Of course C++ doesn’t violate QML idea. It’s a good idea of separating the declarative UI, from the application logic. Consider JavaScript and C++ as supported languages for logic, and QML as declarative UI. Mozilla made the same thing with XUL for example. But, please don’t discourage users from using C++, saying that JavaScript is advisable (even though you say C++ is here to stay).

David says:

@Shmerl that’s what I wanted to say, but couldn’t due to my poor english skills 🙂

Kevin Franklin says:

Thanks for the suggestions everyone – it’s great to get such an interest and discussion.
When we had the idea (more accurately the idea for the guides came from community feedback!) we needed to take a first step, so we started with Qt Quick. It is relatively under-served with good documentation compared to other areas – there are obviously already many years-worth of documentation/ tutorials / code samples for C++.
These guides will definitely be built upon, so your ideas and suggestions are very valuable. Keep them coming – and please also use the feedback forms (links in my original post).

Victor says:

Kevin and psararci,

Thanks for the reassurances. Will forward as planned with QML.

Laurent says:

Thank you, thank you, thank you, thank you, thank you,…., thank you… for creating such guides… they are really helpful in order to get a first approach on how a real application made out of the different bricks that are composing the Qt landscape can be made.

Kevin Franklin says:

We have now updated “Programming with Qt Quick for Symbian^3 Devices”
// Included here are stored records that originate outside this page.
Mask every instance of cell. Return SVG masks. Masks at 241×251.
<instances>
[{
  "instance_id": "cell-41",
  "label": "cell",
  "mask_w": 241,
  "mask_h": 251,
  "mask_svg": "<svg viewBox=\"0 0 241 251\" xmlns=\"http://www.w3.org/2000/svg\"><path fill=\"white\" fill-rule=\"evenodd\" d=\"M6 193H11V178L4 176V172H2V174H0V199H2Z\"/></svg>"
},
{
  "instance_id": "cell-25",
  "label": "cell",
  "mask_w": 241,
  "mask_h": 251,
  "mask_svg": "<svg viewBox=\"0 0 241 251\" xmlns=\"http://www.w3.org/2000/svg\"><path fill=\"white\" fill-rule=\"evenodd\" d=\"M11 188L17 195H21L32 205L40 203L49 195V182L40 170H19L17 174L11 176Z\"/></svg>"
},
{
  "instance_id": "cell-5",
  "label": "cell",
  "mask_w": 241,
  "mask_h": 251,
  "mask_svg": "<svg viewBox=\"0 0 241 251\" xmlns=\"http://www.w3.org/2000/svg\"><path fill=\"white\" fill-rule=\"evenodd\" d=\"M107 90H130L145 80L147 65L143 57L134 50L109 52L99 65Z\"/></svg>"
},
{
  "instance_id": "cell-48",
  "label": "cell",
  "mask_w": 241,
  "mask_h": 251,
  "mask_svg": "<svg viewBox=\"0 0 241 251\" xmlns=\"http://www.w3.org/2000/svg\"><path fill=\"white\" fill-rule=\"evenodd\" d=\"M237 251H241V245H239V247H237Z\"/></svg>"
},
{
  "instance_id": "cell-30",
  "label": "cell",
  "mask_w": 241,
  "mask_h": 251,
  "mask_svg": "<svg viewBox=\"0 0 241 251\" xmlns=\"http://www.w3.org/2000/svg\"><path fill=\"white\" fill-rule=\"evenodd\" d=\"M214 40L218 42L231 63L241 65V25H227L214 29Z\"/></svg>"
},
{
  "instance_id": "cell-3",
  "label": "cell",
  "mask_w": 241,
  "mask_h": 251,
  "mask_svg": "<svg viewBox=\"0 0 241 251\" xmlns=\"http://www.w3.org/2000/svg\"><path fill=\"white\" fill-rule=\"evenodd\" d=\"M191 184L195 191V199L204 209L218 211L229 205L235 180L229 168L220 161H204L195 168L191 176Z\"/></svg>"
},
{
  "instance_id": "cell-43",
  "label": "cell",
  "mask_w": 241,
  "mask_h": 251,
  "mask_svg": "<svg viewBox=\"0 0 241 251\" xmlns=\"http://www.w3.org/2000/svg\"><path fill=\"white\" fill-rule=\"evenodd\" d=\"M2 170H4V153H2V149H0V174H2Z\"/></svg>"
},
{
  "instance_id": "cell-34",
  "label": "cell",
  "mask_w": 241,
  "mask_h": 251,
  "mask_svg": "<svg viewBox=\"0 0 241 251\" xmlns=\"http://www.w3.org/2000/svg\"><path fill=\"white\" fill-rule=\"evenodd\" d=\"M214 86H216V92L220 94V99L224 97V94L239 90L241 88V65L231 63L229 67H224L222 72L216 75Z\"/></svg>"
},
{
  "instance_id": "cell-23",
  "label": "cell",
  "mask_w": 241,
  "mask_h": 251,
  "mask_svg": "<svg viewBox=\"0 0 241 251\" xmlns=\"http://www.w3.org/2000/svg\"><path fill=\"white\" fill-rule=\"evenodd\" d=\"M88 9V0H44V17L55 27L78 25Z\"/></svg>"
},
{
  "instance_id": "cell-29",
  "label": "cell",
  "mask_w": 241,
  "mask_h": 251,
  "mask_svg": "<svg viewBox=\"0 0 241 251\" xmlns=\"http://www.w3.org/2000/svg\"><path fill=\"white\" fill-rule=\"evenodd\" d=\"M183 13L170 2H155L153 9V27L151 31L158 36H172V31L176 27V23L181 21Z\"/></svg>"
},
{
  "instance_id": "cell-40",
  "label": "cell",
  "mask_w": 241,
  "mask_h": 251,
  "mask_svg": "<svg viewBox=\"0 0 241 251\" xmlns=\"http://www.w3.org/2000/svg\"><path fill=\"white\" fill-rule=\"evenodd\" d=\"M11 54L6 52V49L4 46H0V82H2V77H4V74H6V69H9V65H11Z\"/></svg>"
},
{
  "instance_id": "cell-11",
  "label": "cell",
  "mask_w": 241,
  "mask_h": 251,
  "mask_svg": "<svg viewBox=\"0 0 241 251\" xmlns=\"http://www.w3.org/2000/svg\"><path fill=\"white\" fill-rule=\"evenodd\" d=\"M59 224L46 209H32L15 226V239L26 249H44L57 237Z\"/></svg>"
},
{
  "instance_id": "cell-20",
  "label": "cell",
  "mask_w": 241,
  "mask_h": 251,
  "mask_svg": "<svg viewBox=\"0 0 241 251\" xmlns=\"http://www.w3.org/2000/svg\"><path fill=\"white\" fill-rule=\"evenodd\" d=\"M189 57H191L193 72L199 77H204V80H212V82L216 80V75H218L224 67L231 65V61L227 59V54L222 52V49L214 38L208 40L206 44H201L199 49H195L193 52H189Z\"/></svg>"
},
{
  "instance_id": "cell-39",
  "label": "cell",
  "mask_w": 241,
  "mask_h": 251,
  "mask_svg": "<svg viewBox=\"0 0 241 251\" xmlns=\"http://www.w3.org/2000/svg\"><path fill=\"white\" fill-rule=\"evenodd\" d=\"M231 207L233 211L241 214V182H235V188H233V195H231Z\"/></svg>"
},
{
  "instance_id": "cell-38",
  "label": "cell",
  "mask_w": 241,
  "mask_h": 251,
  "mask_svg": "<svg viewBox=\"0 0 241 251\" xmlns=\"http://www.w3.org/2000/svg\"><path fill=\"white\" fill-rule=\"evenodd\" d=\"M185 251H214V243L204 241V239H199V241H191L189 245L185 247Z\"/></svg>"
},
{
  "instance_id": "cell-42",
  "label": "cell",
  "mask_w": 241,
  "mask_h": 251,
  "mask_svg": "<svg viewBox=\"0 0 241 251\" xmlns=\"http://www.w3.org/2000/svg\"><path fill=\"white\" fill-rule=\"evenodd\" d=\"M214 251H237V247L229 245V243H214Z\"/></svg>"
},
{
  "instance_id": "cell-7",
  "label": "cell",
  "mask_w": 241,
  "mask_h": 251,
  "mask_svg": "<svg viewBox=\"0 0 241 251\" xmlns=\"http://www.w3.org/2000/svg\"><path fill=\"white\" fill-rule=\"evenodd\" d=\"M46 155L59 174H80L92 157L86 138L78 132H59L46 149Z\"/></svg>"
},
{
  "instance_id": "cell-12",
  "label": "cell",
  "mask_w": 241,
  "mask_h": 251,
Due to the many requests we have added an additional chapter. This describes porting an application from Qt Quick Components for Symbian to the N9 (MeeGo/ Haramattan).

@Stavros Filippidis, @Esdras, @wael, @Randall “Texrat” Arnold, @Bruno – I hope this will help you some more.

Please be sure to leave us feedback at

Mika Hanhijärvi says:

@ mike7b4 November 27, 2011 at 3:49 pm

> how about support linux host for symbian targets too?

You can use Remote Compiler which allows you to compile Symbian apps on Linux. I do use remote compiler daily and it works wery well. I am developing Qt apps for Symbian and my development system runs Debian GNU/Linux.

Mika Hanhijärvi says:

@ David November 28, 2011 at 8:10 am

> don’t like the idea behind QML. I’m developing Qt because I want
> to code C++ and have native output.

Well no one is forcing you to use QML, you can create your apps using QWidgets if you want. It just is much easier to create fluid animatad UI using QNL than using QWidgets.

I am a long time C++ developer, and I simply löove QML.In my opinion QML is really really nice.

> If I wanted JS, I would choose HTML5 + JS, not QML

I don’t really like HTML5 at all, in ny opinion QNK is much better.

> Ok I know that I can use C++ with QML, but this violates the idea
> behind QML. Currently, I’m staying with Widgets.

No it does not violate it. C++ integration in QML allows you to separtate the application logic and UI-part of the app. It also makes it possible to extend QML functionality.